As a kid who grew up roadtripping to Disney World almost every year and a former Cast Member, it’s long been a dream of mine to visit all of the Disney parks worldwide. I recently got to check Disneyland Park off of my list, putting me halfway to this goal. Here are my thoughts.
It Knows How to Make a First Impression
As we were walking through the train station to get onto Main Street, I was practically bouncing with excitement. I’d been looking forward to exploring the Studios, but I was positively giddy to hit what I considered to be the main attraction.
The castle. It absolutely lived up to my expectations. In fact, the only thing preventing me from declaring it the best out of the three Disney castles I’ve seen so far is my own childhood nostalgia. And a general dislike of the color pink. The gorgeous details on it were incredible, and it only got better when it was lit up at night.
We happened to hit the park while a lot of rides were being refurbished for the 25th anniversary, but the only thing I was really disappointed about missing was Big Thunder Mountain. Many Disney fans cite it as their favorite version of the ride, and as a Frontierland girl from my Cast Member days, missing out on it was hard. Since it was a slow weekday during the off-season, a lot of the quick service restaurants were closed too, which left a good stretch of Adventureland almost completely empty.

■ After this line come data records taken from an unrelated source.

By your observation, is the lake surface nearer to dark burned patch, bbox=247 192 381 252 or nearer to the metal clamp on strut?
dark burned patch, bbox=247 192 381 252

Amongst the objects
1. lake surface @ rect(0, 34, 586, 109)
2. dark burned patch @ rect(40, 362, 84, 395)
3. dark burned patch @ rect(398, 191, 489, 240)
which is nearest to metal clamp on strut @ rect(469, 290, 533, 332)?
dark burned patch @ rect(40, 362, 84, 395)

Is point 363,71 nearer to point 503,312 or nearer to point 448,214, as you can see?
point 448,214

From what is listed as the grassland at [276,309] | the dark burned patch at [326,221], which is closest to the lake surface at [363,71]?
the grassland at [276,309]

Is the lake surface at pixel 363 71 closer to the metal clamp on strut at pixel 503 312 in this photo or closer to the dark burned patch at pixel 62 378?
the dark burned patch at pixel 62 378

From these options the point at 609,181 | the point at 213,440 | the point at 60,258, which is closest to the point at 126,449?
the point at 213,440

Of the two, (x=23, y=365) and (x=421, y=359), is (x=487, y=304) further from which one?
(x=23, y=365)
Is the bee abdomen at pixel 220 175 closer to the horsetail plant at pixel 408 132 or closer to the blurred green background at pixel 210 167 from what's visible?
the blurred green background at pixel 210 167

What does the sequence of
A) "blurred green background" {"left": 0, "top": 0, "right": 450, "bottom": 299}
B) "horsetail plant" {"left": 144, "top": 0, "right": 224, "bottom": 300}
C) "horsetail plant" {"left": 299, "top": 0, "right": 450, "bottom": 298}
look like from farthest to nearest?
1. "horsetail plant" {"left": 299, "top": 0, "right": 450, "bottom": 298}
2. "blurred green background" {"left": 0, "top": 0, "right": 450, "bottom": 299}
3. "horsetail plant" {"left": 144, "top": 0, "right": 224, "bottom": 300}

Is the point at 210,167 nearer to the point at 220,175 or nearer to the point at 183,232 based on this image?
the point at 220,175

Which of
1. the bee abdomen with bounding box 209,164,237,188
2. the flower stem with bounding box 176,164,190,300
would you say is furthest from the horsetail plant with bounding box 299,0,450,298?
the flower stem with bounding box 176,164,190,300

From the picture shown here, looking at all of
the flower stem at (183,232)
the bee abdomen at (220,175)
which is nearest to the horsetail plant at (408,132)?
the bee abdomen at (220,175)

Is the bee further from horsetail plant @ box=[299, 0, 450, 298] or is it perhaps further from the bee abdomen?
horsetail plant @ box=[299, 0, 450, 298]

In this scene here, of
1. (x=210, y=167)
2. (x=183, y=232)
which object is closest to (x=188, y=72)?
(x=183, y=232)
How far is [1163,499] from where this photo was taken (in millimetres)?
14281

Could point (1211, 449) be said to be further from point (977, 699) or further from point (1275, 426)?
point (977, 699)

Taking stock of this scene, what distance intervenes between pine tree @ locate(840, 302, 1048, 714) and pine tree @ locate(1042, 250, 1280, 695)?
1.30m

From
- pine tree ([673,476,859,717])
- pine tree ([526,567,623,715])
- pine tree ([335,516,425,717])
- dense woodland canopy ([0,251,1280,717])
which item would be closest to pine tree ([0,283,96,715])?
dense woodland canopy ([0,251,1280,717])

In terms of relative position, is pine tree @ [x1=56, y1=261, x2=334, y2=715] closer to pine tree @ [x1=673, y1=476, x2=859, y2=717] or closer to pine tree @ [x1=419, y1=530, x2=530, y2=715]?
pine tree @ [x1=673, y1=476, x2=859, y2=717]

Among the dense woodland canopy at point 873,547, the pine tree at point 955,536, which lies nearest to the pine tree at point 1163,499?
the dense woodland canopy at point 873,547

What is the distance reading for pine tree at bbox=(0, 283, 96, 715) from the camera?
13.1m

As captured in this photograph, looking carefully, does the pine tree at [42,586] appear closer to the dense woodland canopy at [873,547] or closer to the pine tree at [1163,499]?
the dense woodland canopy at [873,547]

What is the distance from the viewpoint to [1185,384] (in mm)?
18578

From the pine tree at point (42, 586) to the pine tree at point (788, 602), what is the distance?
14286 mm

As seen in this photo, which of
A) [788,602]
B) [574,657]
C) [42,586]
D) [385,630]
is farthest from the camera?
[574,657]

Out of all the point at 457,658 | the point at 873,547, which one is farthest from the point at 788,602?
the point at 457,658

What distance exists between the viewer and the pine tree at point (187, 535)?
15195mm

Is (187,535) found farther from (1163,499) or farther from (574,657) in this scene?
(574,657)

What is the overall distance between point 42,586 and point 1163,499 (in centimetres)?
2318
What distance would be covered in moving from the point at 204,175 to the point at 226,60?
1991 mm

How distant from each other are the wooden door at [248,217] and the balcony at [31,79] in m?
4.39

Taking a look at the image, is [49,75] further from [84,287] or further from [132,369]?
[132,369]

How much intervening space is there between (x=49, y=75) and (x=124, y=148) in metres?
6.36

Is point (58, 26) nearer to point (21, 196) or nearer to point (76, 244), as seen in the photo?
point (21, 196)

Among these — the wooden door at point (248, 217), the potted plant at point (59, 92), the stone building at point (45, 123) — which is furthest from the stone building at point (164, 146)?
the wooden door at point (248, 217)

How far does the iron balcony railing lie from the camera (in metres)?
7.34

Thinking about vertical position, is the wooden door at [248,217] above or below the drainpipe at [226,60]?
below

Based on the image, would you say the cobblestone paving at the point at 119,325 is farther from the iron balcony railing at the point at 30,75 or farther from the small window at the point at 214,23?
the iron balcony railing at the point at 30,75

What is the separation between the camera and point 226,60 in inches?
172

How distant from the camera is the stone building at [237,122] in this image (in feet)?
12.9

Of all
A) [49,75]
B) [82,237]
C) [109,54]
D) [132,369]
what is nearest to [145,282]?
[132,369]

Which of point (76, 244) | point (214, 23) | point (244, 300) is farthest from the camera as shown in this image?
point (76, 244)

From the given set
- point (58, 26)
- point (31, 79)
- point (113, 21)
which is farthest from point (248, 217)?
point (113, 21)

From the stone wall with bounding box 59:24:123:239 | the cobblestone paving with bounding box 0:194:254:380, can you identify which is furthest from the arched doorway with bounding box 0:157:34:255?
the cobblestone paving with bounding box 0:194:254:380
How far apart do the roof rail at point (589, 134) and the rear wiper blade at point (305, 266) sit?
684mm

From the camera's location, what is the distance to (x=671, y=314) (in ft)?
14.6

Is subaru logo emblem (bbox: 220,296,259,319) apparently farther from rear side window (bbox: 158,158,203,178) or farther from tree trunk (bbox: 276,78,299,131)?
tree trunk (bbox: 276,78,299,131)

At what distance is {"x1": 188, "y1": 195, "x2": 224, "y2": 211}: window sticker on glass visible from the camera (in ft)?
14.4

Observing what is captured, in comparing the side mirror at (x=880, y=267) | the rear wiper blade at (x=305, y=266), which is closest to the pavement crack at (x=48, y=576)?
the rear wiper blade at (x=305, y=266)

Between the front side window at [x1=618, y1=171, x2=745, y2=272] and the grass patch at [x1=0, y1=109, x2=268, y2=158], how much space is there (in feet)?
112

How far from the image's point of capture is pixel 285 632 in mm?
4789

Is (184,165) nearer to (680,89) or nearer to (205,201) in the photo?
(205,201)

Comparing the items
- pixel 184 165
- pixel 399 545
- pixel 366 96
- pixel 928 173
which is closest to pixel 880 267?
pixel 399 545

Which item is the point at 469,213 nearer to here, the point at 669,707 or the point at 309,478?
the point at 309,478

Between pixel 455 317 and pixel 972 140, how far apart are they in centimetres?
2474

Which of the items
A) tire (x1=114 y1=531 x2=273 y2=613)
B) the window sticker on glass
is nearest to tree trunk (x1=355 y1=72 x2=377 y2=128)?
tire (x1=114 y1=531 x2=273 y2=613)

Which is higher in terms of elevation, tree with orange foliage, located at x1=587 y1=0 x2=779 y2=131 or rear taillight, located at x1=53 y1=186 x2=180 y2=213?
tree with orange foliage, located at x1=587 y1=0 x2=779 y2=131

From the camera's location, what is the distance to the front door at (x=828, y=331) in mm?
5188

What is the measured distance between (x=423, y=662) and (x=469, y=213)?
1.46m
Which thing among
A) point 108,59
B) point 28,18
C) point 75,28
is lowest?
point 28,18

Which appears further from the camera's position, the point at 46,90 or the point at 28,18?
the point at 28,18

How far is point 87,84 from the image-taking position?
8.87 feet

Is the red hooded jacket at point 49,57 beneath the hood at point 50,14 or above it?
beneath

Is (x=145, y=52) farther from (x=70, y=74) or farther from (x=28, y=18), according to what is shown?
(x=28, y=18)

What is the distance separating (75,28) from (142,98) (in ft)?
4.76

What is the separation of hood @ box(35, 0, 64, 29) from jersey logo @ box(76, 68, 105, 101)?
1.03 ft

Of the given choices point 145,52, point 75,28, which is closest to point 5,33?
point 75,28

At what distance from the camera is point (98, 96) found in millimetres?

My two favorite ride experiences at the park were It’s A Small World and Pirates of the Caribbean. I thought both of them topped the versions at either of the American parks. WDW’s Small World, with which I’m most familiar, starts out with a lot of detail and cultural variety in the European room and then sort of slowly fades as you move through the other continents. It felt like the Small World here made more of an effort to acknowledge individual cultures in other parts of the world instead of just tossing a couple dolls out there and calling them African. It even had a whole room for North America with Canadian hockey players and American football players. I was delighted. The final show scene with the kids from all over the world seemed better too. And cleaner.
Pirates of the Caribbean had a much better storyline than the WDW version and is a lot closer to the original in California. Most of the iconic show scenes were close approximations of the WDW ones I was used to, but there were additional elements that I really liked. We were totally unprepared for there to be a camera on the drop, which got us a great picture of my mom, who hates drops and barely tolerates the one on Pirates, on our first ride.
Space Mountain was the other ride that stood out to us. We rode it four times during our day and a half in the parks. It’s much more intense than the WDW version (I can’t comment about DL’s because it was under refurb during my only visit there) and we loved the speed and loops weaving through planets. It’s currently being turned into Hyperspace Mountain, but from what I’ve read it doesn’t sound like the track will be changing. I would’ve loved to have seen that theming as I am also a huge Star Wars fan, although it doesn’t really seem to fit with the overall theme of the building.
Per family tradition, we wandered through the Emporium and snapped some pictures on the delightfully empty Main Street before heading out of the park and making our way back to the hotel.